> _取り組む課題_
A. 本文の「例えばプローブカードに用いられる配線基板は、例えば半導体ウエハに接触する」で始まる段落を、主な事実を保ったまま箇条書きにまとめなさい。
B. 本文によると、導体パターンに含まれる耐薬品性層は何に接しているか。
C. 本文のうち、「配線基板およびプローブカード用基板」と「本発明は、例えばプローブカードに用いられる配線基板に関するものである。」の間を、両端の語句も含めてそのまま書き写しなさい。

--- 本文 ---

説明

配線基板およびプローブカード用基板

【課題】耐薬品性に関して改善しつつ、絶縁層に対する導体パターンの密着強度に関して向上させること。
【解決手段】配線基板は、絶縁層1と、絶縁層1の表面部分に埋設された介在層2と、介在層2の上に形成された導体パターン3とを含んでいる。導体パターン3は、耐薬品性層31および導体層32を含んでいる。耐薬品性層31は、介在層2に接している。
本発明の他の態様によれば、プローブカード用基板は、絶縁層1と、絶縁層1の表面部分に埋設された介在層2と、介在層2の上に形成された導体パターン3とを含んでいる。導体パターン3は、耐薬品性層31および導体層32を含んでいる。耐薬品性層31は、介在層2に接している。

【発明の詳細な説明】
【技術分野】
【0001】
本発明は、例えばプローブカードに用いられる配線基板に関するものである。
【背景技術】
【0002】
例えばプローブカードに用いられる配線基板は、絶縁層の表面に形成された導体パターンを有している。例示的な導体パターンは、例えば、実質的に銅(Cu)または銀(Ag)からなる導体層を含んでいる。
【先行技術文献】
【特許文献】
【0003】
【特許文献1】特開2005−17121号公報
【発明の概要】
【発明が解決しようとする課題】
【0004】
例えばプローブカードに用いられる配線基板は、例えば半導体ウエハに接触する接触子を形成するための薬品処理が施されることがある。この薬品処理の際に、配線基板の表面に形成された導体パターンが劣化する可能性がある。一方で、配線基板は、絶縁層に対する導体パターンの密着強度に関して改善される必要がある。このように、配線基板は、耐薬品性に関して改善しつつ、絶縁層に対する導体パターンの密着強度に関して向上させる必要がある。
【課題を解決するための手段】
【0005】
本発明の一つの態様によれば、配線基板は、絶縁層と、絶縁層の表面部分に埋設された介在層と、介在層の上に形成された導体パターンとを含んでいる。導体パターンは、耐薬品性層および導体層を含んでいる。耐薬品性層は、介在層に接している。
【0006】
本発明の他の態様によれば、プローブカード用基板は、絶縁層と、絶縁層の表面部分に埋設された介在層と、介在層の上に形成された導体パターンとを含んでいる。導体パターンは、耐薬品性層および導体層を含んでいる。耐薬品性層は、介在層に接している。

--- 提供された情報 ---

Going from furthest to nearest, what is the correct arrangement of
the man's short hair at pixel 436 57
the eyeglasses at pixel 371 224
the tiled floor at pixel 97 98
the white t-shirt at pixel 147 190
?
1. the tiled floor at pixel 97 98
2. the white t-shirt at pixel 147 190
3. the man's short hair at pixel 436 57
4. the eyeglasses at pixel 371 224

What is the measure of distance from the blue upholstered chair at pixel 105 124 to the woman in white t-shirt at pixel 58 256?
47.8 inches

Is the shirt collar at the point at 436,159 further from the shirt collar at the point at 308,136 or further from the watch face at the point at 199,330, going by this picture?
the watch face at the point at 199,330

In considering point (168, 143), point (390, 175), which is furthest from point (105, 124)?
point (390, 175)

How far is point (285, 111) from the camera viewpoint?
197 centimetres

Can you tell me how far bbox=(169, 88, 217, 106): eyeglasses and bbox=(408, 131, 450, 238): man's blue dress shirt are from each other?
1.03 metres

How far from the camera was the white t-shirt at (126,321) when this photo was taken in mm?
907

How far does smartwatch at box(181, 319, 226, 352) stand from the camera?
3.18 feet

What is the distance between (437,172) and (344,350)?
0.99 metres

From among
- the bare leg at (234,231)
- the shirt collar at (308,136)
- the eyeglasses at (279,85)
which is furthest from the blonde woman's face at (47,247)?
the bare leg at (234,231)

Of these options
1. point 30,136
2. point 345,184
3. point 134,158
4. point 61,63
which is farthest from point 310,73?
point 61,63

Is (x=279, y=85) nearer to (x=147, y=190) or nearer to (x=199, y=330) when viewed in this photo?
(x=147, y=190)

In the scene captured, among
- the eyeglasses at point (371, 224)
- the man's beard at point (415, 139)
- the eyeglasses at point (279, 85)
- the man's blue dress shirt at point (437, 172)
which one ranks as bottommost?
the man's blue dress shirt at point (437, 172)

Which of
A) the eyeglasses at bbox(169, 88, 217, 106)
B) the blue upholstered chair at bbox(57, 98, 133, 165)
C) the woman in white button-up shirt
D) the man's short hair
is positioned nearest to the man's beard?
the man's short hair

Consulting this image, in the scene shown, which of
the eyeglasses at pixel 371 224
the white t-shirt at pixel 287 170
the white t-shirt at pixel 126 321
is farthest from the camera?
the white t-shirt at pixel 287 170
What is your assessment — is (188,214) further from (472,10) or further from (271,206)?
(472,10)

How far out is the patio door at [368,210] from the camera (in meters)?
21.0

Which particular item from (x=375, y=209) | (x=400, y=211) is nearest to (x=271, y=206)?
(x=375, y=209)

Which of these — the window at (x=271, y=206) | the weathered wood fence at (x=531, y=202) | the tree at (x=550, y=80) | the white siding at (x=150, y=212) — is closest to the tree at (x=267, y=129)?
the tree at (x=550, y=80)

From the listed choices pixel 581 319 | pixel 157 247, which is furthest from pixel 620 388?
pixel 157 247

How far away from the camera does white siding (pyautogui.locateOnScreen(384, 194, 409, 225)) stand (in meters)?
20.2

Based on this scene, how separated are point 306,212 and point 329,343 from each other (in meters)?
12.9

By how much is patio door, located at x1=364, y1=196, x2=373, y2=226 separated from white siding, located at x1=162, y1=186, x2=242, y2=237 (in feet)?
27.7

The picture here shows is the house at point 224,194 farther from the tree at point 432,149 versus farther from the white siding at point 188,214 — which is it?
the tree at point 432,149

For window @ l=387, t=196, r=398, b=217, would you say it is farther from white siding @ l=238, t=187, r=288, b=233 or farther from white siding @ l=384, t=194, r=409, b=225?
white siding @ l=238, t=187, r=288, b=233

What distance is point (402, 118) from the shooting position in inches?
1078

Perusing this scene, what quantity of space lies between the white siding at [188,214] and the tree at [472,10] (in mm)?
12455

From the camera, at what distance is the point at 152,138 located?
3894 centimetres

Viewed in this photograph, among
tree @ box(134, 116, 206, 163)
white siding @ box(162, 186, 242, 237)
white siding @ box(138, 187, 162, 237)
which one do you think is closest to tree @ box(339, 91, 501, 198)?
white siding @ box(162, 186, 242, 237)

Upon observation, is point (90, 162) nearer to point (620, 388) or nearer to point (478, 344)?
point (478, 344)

---
--- 提供された情報 ---

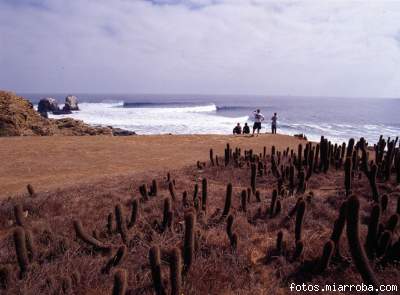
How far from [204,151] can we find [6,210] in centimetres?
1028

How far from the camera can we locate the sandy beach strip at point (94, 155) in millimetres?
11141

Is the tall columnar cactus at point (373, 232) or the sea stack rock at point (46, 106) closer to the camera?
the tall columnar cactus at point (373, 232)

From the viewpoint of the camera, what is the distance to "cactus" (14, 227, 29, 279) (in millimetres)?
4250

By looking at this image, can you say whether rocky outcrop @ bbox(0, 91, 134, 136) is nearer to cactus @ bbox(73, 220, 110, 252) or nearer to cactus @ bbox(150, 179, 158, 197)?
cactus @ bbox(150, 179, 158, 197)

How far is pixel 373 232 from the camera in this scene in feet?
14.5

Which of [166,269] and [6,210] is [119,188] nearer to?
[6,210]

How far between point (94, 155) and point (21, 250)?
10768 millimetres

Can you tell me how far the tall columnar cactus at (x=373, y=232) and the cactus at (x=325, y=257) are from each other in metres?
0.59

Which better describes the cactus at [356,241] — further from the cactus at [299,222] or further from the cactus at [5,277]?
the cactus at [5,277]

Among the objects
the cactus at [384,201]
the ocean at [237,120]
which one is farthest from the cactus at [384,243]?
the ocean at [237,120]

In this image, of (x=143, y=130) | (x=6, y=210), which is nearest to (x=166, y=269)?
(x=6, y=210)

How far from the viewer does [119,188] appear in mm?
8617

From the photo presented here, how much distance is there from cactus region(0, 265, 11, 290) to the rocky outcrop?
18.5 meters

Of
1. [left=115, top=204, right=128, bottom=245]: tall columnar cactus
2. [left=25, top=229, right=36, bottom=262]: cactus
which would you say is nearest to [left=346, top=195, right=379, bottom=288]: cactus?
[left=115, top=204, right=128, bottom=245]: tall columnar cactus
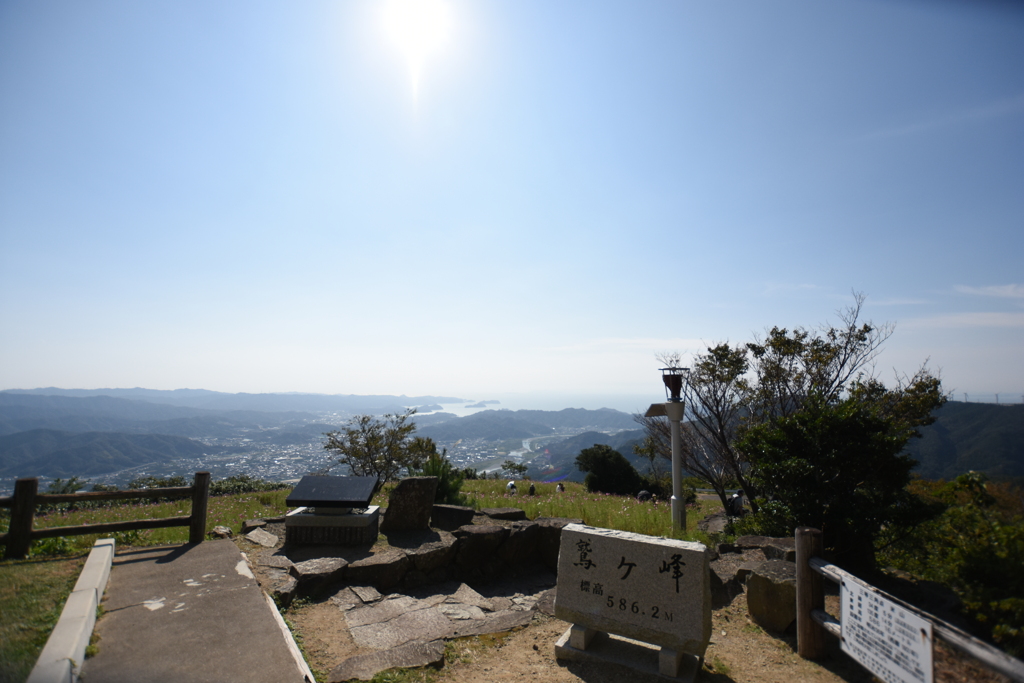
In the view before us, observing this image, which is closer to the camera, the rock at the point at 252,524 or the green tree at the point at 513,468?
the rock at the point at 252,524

---

> _解答一覧_
A.
- プローブカードなどに用いられる配線基板には、半導体ウエハに接触する接触子を形成するための薬品処理が施されることがある。
- この薬品処理の際に、配線基板の表面の導体パターンが劣化する可能性がある。
- 一方で、絶縁層に対する導体パターンの密着強度も改善する必要がある。
- そのため、耐薬品性を改善しつつ、密着強度を向上させる必要がある。

B. 介在層に接している。

C.
配線基板およびプローブカード用基板

【課題】耐薬品性に関して改善しつつ、絶縁層に対する導体パターンの密着強度に関して向上させること。
【解決手段】配線基板は、絶縁層1と、絶縁層1の表面部分に埋設された介在層2と、介在層2の上に形成された導体パターン3とを含んでいる。導体パターン3は、耐薬品性層31および導体層32を含んでいる。耐薬品性層31は、介在層2に接している。
本発明の他の態様によれば、プローブカード用基板は、絶縁層1と、絶縁層1の表面部分に埋設された介在層2と、介在層2の上に形成された導体パターン3とを含んでいる。導体パターン3は、耐薬品性層31および導体層32を含んでいる。耐薬品性層31は、介在層2に接している。

【発明の詳細な説明】
【技術分野】
【0001】
本発明は、例えばプローブカードに用いられる配線基板に関するものである。